● EXERCISE BRIEF
Convert the lines of the records from the line containing "How far is [176,254]" through the final line, both ends included, into a JSON list of strings with one string per line and blank lines omitted.

● DATA PROVIDED
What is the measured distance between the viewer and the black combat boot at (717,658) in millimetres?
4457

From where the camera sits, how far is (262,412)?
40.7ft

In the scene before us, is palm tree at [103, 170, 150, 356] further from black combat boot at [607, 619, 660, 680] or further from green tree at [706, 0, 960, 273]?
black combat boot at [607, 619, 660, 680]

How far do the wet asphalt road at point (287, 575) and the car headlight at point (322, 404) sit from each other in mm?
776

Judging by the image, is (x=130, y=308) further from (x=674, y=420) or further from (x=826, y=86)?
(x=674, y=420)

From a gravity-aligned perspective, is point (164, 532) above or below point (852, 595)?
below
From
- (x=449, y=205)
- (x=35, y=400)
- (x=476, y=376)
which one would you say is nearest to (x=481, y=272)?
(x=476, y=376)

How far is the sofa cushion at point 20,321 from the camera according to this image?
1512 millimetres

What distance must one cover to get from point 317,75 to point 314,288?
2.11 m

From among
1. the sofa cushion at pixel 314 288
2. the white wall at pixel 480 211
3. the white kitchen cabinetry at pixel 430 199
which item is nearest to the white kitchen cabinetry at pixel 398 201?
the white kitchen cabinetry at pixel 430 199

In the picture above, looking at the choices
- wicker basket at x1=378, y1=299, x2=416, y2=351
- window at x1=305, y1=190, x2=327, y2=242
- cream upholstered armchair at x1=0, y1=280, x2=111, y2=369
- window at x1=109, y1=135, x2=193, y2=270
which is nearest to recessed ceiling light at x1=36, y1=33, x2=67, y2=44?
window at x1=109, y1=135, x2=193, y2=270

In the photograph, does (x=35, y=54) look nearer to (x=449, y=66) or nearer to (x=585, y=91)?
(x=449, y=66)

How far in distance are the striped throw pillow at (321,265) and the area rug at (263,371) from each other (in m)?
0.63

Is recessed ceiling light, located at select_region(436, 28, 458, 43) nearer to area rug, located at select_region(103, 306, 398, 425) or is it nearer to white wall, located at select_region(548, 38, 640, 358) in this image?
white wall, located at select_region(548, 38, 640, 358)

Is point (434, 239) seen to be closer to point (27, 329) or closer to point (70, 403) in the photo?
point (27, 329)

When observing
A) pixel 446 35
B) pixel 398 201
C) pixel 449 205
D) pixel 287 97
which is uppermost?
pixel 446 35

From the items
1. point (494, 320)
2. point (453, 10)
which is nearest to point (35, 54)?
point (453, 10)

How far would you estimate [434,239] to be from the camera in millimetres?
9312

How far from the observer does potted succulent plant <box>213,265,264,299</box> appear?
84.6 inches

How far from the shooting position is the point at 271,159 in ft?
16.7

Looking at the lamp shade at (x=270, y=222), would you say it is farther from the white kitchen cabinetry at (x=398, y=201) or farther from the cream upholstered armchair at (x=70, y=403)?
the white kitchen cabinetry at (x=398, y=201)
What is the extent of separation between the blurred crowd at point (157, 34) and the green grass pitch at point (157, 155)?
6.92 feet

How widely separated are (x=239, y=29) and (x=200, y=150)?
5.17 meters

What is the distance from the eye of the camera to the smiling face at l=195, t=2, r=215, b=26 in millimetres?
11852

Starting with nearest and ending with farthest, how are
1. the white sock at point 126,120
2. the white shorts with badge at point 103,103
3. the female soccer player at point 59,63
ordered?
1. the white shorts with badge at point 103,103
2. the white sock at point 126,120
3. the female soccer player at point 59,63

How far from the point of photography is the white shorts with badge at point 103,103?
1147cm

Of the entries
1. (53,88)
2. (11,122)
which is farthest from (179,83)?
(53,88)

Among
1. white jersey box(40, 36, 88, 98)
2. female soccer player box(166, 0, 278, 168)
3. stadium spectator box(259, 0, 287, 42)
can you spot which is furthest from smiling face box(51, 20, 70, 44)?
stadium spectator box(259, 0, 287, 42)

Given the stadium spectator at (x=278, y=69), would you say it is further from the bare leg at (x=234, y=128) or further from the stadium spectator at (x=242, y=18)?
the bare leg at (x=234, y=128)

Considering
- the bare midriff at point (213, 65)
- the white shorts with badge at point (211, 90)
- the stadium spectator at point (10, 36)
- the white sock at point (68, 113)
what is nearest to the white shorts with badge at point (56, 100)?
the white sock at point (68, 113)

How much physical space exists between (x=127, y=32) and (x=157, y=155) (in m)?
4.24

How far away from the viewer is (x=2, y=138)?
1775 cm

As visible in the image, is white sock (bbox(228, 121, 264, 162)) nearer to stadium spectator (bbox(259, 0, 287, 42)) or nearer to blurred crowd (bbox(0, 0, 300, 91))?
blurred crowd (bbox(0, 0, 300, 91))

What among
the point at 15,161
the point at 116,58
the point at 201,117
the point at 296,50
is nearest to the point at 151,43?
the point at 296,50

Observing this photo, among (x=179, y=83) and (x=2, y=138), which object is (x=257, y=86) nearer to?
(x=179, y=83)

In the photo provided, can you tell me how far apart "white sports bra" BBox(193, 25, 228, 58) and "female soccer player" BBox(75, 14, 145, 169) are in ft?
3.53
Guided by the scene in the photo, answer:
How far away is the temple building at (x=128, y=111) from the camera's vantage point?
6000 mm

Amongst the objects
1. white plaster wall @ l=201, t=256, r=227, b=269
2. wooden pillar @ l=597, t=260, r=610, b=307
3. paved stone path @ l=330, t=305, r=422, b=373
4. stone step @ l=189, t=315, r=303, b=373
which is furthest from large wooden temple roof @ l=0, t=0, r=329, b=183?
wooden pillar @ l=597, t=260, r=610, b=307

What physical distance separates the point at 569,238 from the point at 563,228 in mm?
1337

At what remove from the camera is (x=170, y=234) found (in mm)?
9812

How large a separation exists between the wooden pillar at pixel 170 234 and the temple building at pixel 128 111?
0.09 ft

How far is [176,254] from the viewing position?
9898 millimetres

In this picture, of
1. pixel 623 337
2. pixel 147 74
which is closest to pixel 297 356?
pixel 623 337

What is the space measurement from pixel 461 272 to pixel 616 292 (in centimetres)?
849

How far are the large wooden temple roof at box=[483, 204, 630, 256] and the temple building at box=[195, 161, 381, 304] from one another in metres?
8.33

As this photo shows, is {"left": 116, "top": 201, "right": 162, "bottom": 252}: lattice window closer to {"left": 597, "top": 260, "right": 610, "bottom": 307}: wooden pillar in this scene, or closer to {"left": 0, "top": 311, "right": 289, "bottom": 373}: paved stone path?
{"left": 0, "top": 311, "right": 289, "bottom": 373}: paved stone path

● TASK SOLUTION
[
  "How far is [176,254] from the viewing position?",
  "9898 millimetres",
  "In this picture, of",
  "1. pixel 623 337",
  "2. pixel 147 74",
  "which is closest to pixel 297 356?",
  "pixel 623 337",
  "What is the space measurement from pixel 461 272 to pixel 616 292 (in centimetres)?",
  "849",
  "How far are the large wooden temple roof at box=[483, 204, 630, 256] and the temple building at box=[195, 161, 381, 304] from one another in metres?",
  "8.33",
  "As this photo shows, is {\"left\": 116, \"top\": 201, \"right\": 162, \"bottom\": 252}: lattice window closer to {\"left\": 597, \"top\": 260, \"right\": 610, \"bottom\": 307}: wooden pillar in this scene, or closer to {\"left\": 0, \"top\": 311, \"right\": 289, \"bottom\": 373}: paved stone path?",
  "{\"left\": 0, \"top\": 311, \"right\": 289, \"bottom\": 373}: paved stone path"
]